Excerpted passage
2.5.6 The production costs shall be deducted from the reserve fund for production costs in real time. When the reserve fund for production costs is insufficient, Party B shall deposit money in the reserve fund for production costs within 3 days after receiving a payment notice from Party A to ensure that the reserve fund for production costs maintains the agreed amount.

 

2.5.7 If Party B delays the payment of the reserve fund for production costs, as a result of which, normal production cannot proceed, all consequences and losses caused therefrom shall be borne by Party B.

 

2.5.8 After receiving any of such payments from Party B, Party A shall issue a receipt voucher.

 

2.6 Remarks

 

Such fees exclude consumables and other unlisted fees, which shall be agreed additionally.

 

Chapter III Store Operations

 

3.1 Store Operations

 

3.1.1 Party B undertakes to strictly abide by and implement general specifications such as service standards, operating procedures, sales procedures and operation standards formulated by Party A in the course of operations. Such specifications might be stipulated in the Contract, various documents and manuals formulated by Party A and confirmed by Party B, or reflected in various specifications and requirements informed by Party A in the process of providing training and guidance.

Data segment
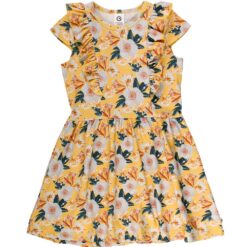 Müsli Bloom kleit, Sun Green Cotton - HellyK - Kvaliteetsed lasteriided, villariided, barefoot jalatsid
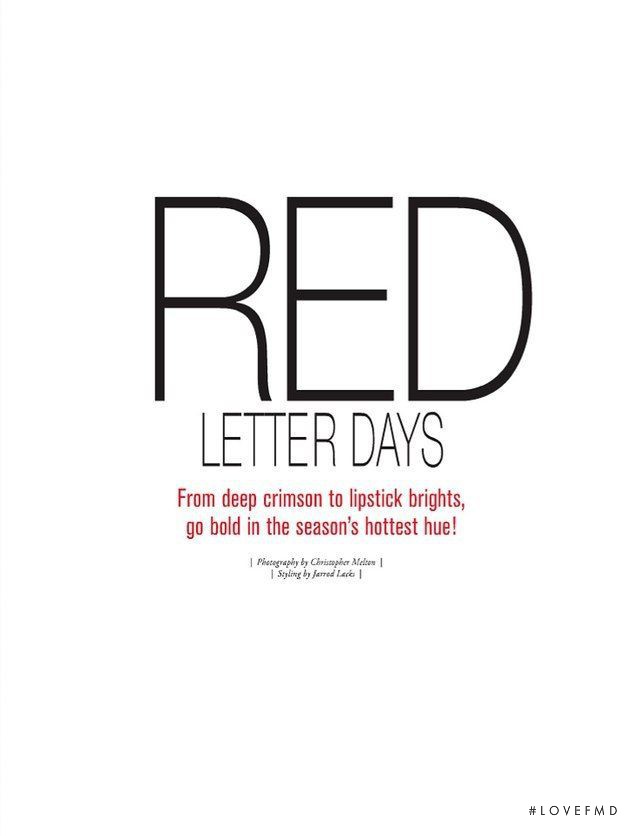 Red Letter Days, September 2012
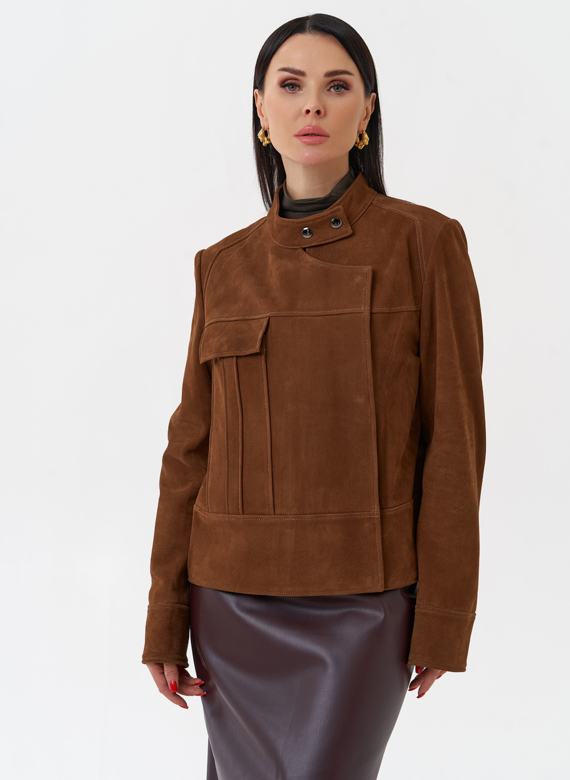 Замшевая куртка - футляр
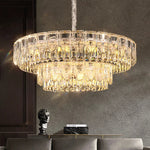 Crystal Ring Chandelier: 2024 Luxury Bedroom Dining Room Lighting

Assigned task A
Under the contract excerpt, how many days does Party B have to deposit money in the reserve fund for production costs after getting a payment notice from Party A?
Assigned task B
Continue the contract excerpt on store operations, picking up right after its last sentence.

Answer area A
3 days.

Answer area B
 

3.1.2 Party A may modify and improve the relevant service standards, operating procedures, sales procedures, operation standards and other specifications from time to time, and provide them to Party B for the store operations and the development of the “ShareWow” 3D lifelike figurine business system. Party B undertakes to strictly implement the updated specifications.

 

3.1.3 Party B undertakes to properly keep all kinds of documents, manuals and management regulations provided by Party A (regardless of the new or old versions).

 

3.1.4 Party B shall hang and post uniform advertisements, signboards, Kanban, and other signs in the stores in accordance with Party A’s instructions and rules.

 

3.1.5 If Party A’s requirements are contrary to overseas policies, systems, custom, etc., which will affect the operations of Party B’s stores, Party B shall discuss with Party A and provide reasonable solutions, among which, overseas policies, systems, and custom are preferred.

 

3.1.6 If Party B violates any obligations under this article and fails to make improvements within 10 days after receiving the relevant improvement notice from Party A, Party A shall have the right to terminate the Contract at any time and require Party B to pay FIFTY THOUSAND CHINESE YUAN ONLY (IN WORDS) to Party B as liquidated damages.

 

3.1.7 If Party B needs Party A to appoint managerial personnel to guide business management of its stores, a Management Optimization Agreement shall be signed separately.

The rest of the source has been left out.